--- AVAILABLE DATA Enclosed Below ---
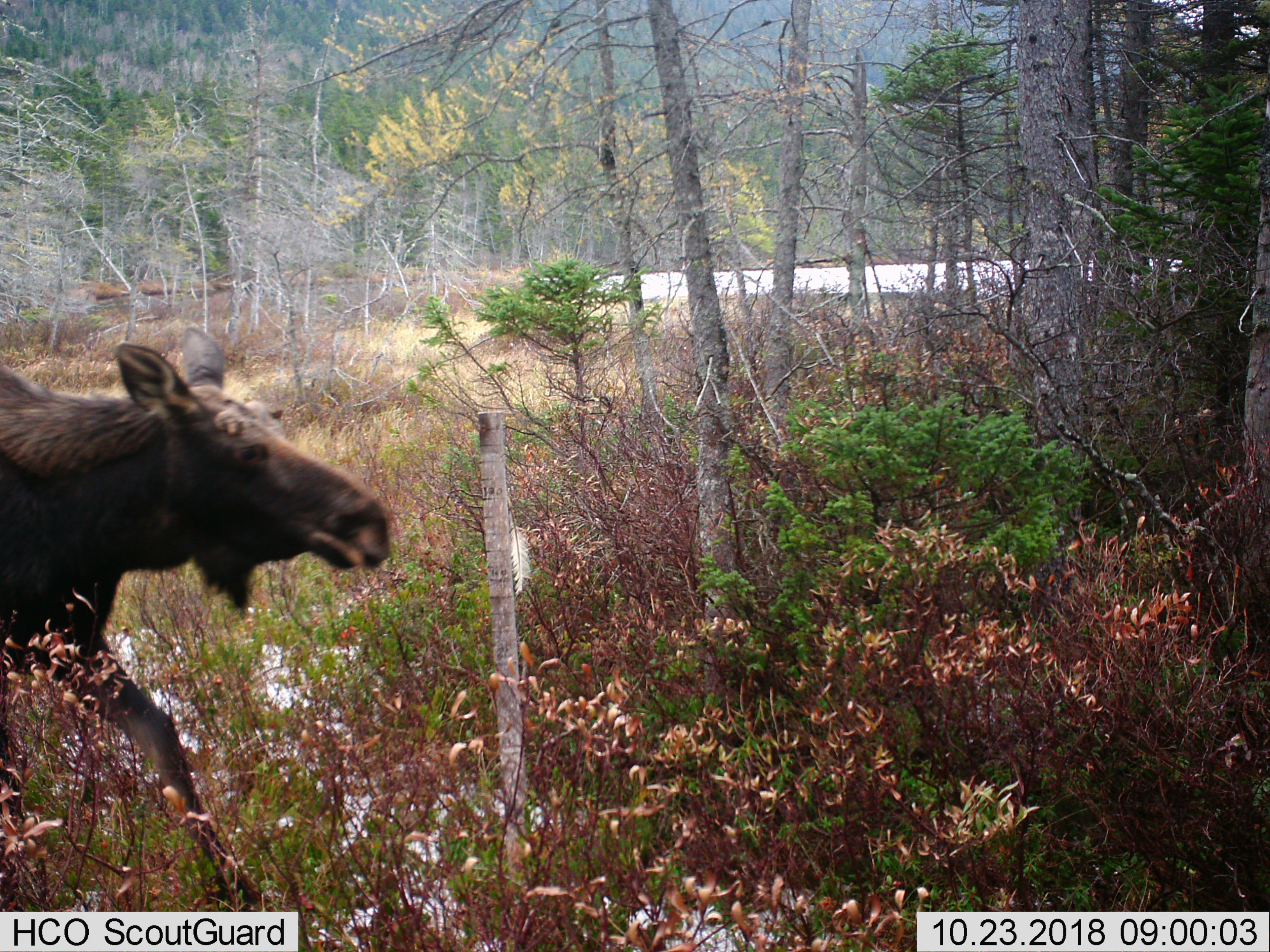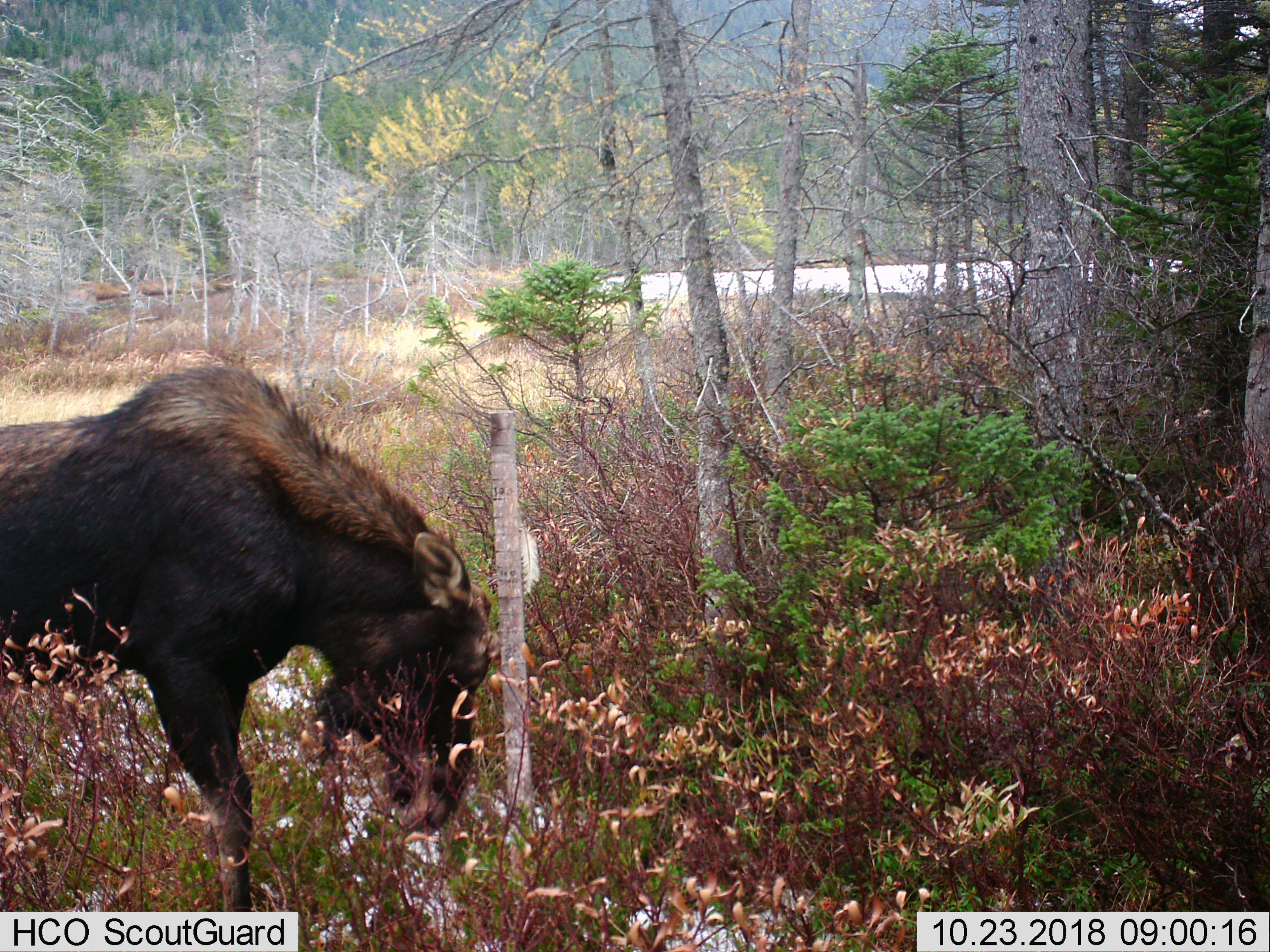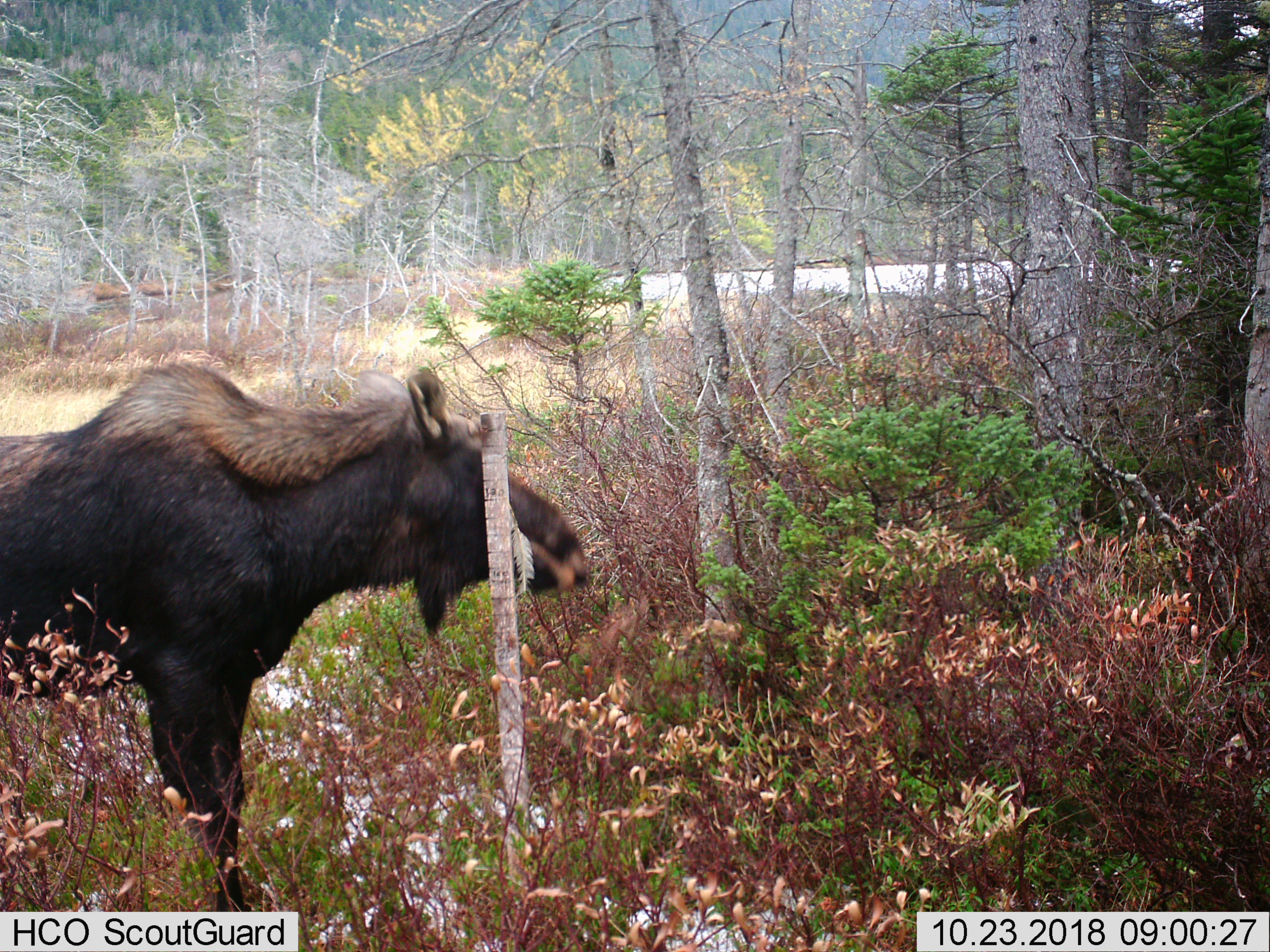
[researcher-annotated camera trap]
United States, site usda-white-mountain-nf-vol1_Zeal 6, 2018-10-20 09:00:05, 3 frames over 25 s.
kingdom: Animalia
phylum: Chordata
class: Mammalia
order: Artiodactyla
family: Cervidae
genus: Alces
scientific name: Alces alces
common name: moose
--- End of Enclosed AVAILABLE DATA ---
» **TASK OBJECTIVE**
In your copy of the listing, please omit the pictures and keep every word exact.

» **ANSWER FOR THE TASK**
[researcher-annotated camera trap]
United States, site usda-white-mountain-nf-vol1_Zeal 6, 2018-10-20 09:00:05, 3 frames over 25 s.
kingdom: Animalia
phylum: Chordata
class: Mammalia
order: Artiodactyla
family: Cervidae
genus: Alces
scientific name: Alces alces
common name: moose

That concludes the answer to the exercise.